14 Mar, 2010
Motherhood: The World’s Most Important “Job”
Originally Published: 14 Mar 2010
The commemoration of International Women’s Day last March 8 has been marked with a special fervour this year. Achieving gender equality and women’s empowerment is the third of eight Millennium Development Goals (MDGs), the anti-poverty targets world leaders have pledged to attain by 2015.
According to UN Deputy Secretary-General Asha Rose Migiro, significant progress in realising women’s rights is crucial to achieving sustainable development and the globally agreed targets to slash poverty, hunger, illiteracy and a host of other socio-economic ills. “Women and girls still face discrimination and disadvantage socially, economically and politically,” she was quoted as saying.
Ms. Migiro noted that many countries recognise that women are more likely to be living in poverty and have increased social safety nets, often as part of larger efforts to reduce women’s vulnerability to poverty. Progress is being made toward gender parity in primary schooling, and in some countries women outnumber men in tertiary education, she pointed out.
At the same time, females represent two thirds of the world’s illiterate people. Conditional cash transfer programmes that provide incentives for attendance in education are among the strategies that countries are employing to change this.
She also called for boosting women’s access to decision-making in society, noting that women comprise more than 30 per cent of the representatives in the national parliaments of only 25 countries. “Quotas for women have been useful, but countries must also show innovation in applying strategies and targets for women’s participation in all areas of decision-making in the public and private sectors.”
Women must also have a far greater role in the resolution of armed conflicts and peacebuilding, and must be fully included in the post-conflict development of governments, institutions and civil society, she added.
One of the most significant announcements was by the International Union of Food, Agricultural, Hotel, Restaurant, Catering, Tobacco and Allied Workers’ Associations (IUF) which said that domestic workers around the world are organizing to challenge the harsh, abusive, often slave-like conditions in which they work. They are organizing unions and support networks, and they are mobilizing in support of an international Convention that will finally recognize them as workers and establish their rights in international law.
While these are all laudable goals, certain aspects of this pursuit of gender equality are producing less than desirable results.
One article in Forbes magazine noted the impact on family life and children as women seek to pursue their professional ambitions. It cited the example of one professional woman executive who launched a jewellery line of business and then “chose to live in Manhattan, two hours away from her husband and two sons in Connecticut.”
==============================
- Exercise task:
Answer these questions using the article on International Women's Day:
1. Which of the eight Millennium Development Goals covers gender equality and women's empowerment?
2. In how many countries do women make up more than 30 per cent of the representatives in the national parliament?
3. In the Forbes example, how far from her husband and two sons did the executive choose to live?

Data records
==============================
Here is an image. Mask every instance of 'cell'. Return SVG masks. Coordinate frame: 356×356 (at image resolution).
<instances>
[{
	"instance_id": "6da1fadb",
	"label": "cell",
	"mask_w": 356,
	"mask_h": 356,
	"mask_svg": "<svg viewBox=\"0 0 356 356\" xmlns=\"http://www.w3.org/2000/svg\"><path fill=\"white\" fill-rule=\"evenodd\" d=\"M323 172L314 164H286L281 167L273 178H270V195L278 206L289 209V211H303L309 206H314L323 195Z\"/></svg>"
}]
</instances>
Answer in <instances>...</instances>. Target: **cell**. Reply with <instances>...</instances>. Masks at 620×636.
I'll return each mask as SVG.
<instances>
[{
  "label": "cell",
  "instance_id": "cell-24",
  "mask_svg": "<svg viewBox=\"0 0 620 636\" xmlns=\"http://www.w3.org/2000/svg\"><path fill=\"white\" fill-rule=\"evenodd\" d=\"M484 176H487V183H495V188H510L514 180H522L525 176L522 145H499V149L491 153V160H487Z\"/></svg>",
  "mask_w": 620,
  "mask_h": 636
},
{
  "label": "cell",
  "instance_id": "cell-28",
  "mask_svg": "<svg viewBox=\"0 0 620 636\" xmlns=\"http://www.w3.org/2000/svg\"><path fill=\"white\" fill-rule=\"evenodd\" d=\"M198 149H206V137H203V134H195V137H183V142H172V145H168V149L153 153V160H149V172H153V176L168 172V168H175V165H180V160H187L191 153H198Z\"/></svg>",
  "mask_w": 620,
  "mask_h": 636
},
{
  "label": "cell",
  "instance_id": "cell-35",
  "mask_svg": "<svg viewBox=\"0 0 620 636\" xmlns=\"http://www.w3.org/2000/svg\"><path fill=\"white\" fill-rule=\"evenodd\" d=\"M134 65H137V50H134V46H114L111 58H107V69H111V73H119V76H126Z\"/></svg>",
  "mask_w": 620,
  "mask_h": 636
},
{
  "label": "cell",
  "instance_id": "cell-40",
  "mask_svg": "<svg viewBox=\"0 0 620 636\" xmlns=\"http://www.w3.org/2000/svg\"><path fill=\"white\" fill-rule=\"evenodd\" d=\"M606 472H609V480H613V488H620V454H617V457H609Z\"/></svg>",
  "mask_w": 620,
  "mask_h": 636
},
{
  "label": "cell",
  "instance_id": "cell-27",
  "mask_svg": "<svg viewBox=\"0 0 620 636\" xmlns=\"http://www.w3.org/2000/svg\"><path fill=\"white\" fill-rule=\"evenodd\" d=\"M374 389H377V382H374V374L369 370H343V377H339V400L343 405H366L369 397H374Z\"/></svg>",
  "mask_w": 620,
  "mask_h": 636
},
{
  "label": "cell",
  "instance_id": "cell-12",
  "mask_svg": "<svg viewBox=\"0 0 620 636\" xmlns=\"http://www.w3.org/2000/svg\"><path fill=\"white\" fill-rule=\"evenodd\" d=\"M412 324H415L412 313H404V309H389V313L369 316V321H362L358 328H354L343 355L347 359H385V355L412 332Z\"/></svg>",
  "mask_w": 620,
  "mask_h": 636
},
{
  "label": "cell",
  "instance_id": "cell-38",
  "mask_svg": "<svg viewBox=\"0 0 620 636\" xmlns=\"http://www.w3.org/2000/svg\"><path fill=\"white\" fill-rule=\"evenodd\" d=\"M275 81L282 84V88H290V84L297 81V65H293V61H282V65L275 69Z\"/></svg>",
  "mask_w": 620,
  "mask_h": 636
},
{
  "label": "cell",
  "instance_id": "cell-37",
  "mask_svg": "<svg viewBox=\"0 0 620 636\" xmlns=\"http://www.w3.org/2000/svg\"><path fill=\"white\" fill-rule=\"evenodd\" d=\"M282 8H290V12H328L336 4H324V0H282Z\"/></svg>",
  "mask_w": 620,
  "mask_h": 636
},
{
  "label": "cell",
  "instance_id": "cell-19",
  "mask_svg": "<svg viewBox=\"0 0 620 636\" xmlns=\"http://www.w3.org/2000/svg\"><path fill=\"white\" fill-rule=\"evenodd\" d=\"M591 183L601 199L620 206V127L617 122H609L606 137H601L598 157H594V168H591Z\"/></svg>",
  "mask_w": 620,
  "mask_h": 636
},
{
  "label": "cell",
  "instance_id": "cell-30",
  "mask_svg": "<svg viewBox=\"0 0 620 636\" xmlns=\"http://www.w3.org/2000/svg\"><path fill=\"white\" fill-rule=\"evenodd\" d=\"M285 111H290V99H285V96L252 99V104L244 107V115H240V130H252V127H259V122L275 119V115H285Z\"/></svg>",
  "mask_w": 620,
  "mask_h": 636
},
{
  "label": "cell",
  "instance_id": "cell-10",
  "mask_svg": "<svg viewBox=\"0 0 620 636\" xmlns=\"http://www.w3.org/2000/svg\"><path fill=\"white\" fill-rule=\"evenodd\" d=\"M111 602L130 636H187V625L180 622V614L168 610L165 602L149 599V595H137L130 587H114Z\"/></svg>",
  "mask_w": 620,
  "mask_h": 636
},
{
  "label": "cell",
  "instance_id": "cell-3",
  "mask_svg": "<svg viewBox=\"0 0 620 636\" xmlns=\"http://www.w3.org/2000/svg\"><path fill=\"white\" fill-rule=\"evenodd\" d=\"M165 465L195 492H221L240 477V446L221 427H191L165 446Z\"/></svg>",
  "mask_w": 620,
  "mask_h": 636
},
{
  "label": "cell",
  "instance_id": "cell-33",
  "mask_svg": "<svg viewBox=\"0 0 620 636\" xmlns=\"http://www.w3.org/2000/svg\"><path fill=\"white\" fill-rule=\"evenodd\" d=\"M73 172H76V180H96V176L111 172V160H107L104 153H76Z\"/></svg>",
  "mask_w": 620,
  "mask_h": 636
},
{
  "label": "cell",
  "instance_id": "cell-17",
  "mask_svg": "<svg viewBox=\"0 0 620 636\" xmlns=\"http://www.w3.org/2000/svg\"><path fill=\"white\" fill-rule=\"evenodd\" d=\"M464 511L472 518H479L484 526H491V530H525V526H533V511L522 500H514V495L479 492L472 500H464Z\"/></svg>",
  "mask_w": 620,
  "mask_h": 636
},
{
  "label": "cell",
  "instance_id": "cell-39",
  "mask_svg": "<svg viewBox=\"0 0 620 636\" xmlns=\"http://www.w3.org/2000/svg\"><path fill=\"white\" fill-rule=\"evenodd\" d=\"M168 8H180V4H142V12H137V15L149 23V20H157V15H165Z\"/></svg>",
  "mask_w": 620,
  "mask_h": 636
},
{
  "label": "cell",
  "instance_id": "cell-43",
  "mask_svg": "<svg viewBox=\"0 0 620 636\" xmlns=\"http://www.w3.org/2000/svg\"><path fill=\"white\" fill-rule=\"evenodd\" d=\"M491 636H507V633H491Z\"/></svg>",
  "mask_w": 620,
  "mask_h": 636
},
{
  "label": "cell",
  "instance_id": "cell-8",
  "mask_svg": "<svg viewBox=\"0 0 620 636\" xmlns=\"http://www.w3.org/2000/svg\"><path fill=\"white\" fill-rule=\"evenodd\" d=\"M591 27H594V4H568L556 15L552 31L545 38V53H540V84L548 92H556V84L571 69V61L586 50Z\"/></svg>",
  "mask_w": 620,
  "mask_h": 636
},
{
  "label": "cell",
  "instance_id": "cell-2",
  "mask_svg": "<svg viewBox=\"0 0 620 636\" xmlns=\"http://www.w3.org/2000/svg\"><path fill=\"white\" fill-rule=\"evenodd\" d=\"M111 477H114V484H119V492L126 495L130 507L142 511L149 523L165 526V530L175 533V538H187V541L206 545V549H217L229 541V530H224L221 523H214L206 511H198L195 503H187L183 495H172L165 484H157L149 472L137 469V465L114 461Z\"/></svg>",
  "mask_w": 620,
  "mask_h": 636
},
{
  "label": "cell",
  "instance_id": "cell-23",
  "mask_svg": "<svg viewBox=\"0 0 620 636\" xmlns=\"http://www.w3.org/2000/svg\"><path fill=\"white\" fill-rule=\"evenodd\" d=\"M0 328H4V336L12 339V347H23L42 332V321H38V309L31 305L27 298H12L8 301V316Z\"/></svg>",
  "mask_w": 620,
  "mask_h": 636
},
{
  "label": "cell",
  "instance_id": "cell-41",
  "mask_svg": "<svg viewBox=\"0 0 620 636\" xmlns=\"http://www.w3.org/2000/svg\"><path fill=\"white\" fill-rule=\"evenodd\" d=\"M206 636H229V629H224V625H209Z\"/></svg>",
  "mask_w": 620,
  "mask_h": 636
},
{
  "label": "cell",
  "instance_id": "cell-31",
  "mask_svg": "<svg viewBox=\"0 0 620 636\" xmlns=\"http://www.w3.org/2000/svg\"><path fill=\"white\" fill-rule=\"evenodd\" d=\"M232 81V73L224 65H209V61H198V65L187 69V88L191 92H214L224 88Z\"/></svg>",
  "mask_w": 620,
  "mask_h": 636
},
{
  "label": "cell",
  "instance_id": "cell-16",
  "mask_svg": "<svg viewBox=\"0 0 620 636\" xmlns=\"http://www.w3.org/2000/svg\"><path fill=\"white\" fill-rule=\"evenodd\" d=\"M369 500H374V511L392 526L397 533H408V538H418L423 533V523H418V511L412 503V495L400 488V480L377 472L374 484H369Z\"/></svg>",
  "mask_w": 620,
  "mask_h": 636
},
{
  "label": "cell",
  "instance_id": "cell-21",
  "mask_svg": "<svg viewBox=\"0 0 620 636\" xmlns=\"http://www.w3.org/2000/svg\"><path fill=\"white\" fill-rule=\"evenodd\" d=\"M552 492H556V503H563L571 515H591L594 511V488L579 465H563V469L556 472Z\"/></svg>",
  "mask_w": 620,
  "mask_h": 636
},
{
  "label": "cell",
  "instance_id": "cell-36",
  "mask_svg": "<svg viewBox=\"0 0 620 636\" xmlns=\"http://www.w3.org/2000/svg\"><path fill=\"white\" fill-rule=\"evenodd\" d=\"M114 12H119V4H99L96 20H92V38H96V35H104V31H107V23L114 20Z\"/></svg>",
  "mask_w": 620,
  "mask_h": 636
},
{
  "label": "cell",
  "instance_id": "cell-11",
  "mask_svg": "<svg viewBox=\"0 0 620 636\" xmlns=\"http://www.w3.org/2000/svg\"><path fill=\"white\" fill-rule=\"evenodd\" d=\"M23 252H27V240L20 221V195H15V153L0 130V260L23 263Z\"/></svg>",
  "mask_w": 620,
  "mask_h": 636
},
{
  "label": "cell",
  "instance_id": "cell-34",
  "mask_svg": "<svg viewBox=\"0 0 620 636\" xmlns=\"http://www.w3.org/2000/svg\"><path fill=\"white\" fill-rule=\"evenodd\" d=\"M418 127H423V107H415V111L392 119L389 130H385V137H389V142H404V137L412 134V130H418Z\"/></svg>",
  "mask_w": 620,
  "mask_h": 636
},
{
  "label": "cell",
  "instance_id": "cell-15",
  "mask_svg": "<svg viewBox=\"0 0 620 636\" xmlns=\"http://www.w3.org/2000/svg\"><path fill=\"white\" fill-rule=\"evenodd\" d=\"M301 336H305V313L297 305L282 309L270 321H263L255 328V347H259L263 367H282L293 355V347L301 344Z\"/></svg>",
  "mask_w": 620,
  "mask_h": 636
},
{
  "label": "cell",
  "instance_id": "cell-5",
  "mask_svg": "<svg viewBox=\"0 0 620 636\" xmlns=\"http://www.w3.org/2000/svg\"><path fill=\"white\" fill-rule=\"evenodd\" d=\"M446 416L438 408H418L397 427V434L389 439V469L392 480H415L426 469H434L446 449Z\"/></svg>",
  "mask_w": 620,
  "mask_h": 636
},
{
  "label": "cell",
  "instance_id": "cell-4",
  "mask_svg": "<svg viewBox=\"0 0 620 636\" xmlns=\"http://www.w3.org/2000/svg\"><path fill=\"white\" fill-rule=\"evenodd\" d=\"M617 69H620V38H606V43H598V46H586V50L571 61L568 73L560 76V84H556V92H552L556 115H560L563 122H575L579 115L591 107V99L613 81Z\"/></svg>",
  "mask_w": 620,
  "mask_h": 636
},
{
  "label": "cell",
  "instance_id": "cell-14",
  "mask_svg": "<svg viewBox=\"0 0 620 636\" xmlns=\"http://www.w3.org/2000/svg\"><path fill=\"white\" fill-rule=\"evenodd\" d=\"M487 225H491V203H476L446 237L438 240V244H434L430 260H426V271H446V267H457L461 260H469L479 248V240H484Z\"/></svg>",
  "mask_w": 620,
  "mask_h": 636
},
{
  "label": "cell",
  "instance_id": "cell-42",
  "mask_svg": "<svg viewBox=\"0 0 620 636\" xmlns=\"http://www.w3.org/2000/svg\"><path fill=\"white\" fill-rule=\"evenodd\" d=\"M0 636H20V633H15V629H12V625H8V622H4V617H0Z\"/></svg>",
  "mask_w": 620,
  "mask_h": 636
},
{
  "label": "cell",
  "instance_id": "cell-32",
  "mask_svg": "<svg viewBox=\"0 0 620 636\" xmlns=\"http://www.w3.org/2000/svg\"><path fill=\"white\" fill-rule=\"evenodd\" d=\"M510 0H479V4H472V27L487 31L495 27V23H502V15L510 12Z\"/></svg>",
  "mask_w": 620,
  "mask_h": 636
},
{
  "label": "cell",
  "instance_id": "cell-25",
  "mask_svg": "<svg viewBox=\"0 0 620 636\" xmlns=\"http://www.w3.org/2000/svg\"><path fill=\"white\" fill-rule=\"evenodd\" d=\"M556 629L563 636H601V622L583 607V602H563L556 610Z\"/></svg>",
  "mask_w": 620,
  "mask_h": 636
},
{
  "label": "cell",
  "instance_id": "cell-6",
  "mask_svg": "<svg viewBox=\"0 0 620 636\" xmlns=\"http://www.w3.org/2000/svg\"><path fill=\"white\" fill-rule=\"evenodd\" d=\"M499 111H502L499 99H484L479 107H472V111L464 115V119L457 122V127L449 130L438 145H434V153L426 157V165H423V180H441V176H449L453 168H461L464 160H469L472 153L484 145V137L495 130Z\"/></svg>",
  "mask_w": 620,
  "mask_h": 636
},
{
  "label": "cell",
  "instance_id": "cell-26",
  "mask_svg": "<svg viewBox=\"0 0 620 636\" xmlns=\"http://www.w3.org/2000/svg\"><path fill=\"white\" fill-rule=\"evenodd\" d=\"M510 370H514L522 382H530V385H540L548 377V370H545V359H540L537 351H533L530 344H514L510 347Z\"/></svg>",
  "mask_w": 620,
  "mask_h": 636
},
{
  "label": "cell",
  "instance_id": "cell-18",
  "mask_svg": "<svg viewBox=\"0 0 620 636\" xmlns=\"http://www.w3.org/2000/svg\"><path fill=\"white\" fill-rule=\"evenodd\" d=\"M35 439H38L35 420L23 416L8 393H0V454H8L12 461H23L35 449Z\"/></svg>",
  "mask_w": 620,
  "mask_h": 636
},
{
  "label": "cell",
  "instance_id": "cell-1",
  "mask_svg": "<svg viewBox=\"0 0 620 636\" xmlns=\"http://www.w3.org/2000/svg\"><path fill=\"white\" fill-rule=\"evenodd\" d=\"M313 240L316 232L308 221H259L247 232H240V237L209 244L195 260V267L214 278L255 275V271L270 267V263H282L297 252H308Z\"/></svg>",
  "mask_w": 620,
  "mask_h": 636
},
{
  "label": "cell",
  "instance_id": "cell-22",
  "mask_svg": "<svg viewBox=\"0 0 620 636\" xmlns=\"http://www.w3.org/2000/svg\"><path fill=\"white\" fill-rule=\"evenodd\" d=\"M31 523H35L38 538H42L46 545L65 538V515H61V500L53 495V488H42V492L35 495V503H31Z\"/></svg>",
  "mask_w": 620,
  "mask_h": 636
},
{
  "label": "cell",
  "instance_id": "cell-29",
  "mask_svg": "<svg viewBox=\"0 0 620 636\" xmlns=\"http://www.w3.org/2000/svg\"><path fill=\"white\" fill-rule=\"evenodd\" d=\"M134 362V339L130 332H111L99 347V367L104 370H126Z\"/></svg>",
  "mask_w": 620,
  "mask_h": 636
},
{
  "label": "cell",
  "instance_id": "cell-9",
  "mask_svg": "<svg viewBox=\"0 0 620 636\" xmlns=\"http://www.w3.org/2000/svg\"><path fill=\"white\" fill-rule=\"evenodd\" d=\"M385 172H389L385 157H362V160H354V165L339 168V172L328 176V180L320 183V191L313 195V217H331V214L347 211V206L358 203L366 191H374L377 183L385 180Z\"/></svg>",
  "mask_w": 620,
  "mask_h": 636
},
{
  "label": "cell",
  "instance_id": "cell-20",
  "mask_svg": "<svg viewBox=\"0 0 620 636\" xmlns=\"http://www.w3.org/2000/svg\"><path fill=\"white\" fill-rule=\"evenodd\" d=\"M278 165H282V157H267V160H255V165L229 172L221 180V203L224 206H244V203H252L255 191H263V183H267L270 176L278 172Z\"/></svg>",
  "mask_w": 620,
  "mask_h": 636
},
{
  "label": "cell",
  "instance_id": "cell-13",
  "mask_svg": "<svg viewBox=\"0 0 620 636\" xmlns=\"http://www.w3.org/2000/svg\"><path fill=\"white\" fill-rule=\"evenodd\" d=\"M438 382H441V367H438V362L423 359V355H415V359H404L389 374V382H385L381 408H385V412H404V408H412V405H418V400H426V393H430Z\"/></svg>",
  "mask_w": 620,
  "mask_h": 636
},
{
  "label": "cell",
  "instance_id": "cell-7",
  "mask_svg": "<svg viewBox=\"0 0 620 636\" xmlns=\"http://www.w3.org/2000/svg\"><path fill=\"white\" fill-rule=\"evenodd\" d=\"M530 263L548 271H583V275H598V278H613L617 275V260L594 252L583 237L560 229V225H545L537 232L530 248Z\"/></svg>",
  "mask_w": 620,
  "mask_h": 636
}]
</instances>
==============================
- Answer to this problem:
1. The third.
2. 25.
3. Two hours away.